Vor 400 Jahren gründeten Glaubensflüchtlinge aus den Niederlanden Friedrichstadt, das heute den Beinamen „Stadt der Toleranz“ trägt. Im Rahmen der großen Jubiläumsfeierlichkeiten luden die verschiedenen Gemeinden der Stadt zu einem ökumenischen Gottesdienst auf dem Marktplatz ein. Es ging um die Brunnen Isaaks, eine eher unbekannte Erzählung aus dem 1. Buch Mose. Drei Brunnen ließ Isaak freilegen, die ersten beiden benannte er nach den schweren Konflikten, die um sie entbrannten „Streit“ und „Zank“. Der dritte aber brachte Frieden und erhielt den Namen „Weiter Raum“.
Um weiten Raum ging es auch thematisch. Severin Baumann von den Remonstranten erinnerte an den Glaubenskonflikt in den Niederlanden. Die Einladung Herzog Friedrichs hier in Schlewsig-Holstein eine Stadt zu bauen, und das Angebot der Religionsfreiheit war den Flüchtlingen wie ein weiter Raum erschienen. Und andere schlossen sich an: So kamen auch Mennoniten nach Friedrichstadt, es gründete sich eine jüdische Gemeinde, dänische, katholische und lutherische Christen bauten sich hier ihre Gotteshäuser und lebten über Jahrhunderte miteinander in Frieden. Friedrichstadt, auch das Holländerstädtchen genannt, zählt mit seinen Gassen und Grachten zu den hochrangigen Kulturdenkmälern.

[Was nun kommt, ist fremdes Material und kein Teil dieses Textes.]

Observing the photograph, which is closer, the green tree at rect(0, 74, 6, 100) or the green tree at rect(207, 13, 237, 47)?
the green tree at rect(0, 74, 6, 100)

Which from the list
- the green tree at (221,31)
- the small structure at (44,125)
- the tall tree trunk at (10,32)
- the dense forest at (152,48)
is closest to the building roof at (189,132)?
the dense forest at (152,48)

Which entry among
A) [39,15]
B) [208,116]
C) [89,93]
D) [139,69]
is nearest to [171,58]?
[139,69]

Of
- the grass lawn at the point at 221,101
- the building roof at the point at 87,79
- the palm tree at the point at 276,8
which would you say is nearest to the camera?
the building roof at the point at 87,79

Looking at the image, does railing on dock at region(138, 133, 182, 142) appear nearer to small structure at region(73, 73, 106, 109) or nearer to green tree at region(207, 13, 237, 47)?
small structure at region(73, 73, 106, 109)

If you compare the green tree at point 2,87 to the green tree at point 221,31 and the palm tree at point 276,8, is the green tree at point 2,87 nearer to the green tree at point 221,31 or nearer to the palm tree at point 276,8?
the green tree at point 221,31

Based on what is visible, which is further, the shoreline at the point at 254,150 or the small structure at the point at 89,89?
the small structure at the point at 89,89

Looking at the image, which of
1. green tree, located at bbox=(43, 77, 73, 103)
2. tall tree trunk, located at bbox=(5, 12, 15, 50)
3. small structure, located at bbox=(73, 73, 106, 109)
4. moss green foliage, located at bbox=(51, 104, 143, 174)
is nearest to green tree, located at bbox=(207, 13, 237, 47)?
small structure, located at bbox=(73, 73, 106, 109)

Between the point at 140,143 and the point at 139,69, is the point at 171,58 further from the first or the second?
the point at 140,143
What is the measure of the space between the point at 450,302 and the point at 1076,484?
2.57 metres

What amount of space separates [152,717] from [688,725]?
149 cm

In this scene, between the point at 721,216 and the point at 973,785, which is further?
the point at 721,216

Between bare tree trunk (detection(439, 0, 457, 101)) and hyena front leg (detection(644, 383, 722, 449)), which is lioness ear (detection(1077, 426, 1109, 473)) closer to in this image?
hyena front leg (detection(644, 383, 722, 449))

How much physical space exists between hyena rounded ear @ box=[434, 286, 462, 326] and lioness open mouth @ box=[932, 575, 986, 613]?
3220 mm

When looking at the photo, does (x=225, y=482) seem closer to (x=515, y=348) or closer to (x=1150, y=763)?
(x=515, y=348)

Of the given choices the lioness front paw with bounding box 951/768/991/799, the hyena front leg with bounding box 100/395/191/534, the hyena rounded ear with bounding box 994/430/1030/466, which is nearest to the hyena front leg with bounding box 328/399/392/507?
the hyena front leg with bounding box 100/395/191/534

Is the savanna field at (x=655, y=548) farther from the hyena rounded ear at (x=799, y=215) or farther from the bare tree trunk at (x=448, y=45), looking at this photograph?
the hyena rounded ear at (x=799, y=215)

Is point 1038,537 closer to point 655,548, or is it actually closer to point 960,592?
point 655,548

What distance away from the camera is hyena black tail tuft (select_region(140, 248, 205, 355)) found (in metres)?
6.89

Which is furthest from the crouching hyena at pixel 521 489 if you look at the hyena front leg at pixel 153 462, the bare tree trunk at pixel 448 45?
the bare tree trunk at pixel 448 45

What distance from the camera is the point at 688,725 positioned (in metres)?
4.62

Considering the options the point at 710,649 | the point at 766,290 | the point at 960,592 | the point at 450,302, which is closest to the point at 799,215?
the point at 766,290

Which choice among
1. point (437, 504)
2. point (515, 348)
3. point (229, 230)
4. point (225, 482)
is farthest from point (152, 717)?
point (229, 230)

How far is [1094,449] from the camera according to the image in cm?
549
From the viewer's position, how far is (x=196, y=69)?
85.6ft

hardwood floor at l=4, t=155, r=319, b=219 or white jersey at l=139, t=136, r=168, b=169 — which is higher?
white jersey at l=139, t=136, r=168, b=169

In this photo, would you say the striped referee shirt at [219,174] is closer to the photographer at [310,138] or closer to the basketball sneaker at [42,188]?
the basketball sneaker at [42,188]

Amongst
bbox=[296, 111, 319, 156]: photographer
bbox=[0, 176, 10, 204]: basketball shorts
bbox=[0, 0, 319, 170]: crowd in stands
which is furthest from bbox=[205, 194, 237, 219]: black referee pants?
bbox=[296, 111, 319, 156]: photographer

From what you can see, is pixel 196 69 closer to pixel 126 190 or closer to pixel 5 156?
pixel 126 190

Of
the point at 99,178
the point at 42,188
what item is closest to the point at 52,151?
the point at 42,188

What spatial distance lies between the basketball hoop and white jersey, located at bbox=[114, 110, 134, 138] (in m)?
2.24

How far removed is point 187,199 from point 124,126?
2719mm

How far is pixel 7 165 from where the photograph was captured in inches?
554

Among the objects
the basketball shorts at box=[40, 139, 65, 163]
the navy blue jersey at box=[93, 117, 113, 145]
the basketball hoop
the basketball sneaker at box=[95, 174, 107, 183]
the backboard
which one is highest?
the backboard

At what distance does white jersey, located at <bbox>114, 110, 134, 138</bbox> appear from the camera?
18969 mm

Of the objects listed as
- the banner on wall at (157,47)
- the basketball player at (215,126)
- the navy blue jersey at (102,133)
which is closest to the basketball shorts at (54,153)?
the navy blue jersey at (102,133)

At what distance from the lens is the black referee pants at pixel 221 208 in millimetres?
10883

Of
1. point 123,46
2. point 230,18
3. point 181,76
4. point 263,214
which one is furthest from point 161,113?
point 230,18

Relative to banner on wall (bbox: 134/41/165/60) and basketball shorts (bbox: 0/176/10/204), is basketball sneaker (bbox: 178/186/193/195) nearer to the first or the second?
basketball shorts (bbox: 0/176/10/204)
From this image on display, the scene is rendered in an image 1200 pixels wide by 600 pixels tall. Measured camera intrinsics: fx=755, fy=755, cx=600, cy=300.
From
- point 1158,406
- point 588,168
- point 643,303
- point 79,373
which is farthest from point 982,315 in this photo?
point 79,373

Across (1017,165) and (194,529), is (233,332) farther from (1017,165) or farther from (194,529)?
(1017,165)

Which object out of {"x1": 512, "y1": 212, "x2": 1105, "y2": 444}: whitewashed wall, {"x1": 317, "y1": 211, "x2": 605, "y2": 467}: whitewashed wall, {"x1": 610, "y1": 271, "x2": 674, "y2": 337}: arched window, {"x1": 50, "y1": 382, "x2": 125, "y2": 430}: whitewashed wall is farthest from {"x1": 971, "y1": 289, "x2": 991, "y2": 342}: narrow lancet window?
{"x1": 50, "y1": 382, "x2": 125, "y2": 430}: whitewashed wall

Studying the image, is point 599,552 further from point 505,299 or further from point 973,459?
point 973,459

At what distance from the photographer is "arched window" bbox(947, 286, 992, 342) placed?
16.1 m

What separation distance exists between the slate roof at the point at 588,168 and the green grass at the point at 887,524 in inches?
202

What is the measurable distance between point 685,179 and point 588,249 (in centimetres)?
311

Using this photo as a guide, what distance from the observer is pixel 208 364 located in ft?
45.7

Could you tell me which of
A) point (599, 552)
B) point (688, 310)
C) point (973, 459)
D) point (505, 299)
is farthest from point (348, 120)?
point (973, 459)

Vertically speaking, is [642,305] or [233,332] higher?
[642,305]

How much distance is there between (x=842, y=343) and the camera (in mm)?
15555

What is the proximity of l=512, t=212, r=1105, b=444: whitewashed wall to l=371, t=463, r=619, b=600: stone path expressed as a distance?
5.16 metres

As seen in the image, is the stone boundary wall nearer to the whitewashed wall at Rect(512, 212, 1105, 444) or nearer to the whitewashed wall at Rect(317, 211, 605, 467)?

Dass das Miteinander auch dunkle Seiten erlebte, daran der evangelisch-lutherische Pastor Christoph Sassenhagen aus Friedrichstadt. So gibt es seit dem Holocaust keine jüdische Gemeinde mehr in Friedrichstadt, die Synagoge wird nicht mehr für Gottesdienste genutzt, mehr als 30 Stolpersteine erinnern an Bürgerinnen und Bürger, die Opfer nationalsozialistischer Gewalttaten wurde. „Früher wusste jeder in Friedrichstadt, wann Sukkoth ist und wie lange es dauert“, sagte Adriana Stern von der jüdischen Gemeinde in Kiel. Dann nämlich bauten die jüdischen Mitbürger in den Straßen und auf den Balkonen ihre Laubhütten auf. Der ökumenische Gottesdienst fiel in den Sukkoth, der in diesem Jahr vom 20. bis 27. September ging. Es war ein stimmungsvoller Gottesdienst unter freiem Himmel, es war ein Gottesdienst unter weitem Raum. Christoph Sassenhagen begleitete musikalisch am Klavier und an der Gitarre, und der Lobpreis des Ewigen erklang aus vielen Stimmen.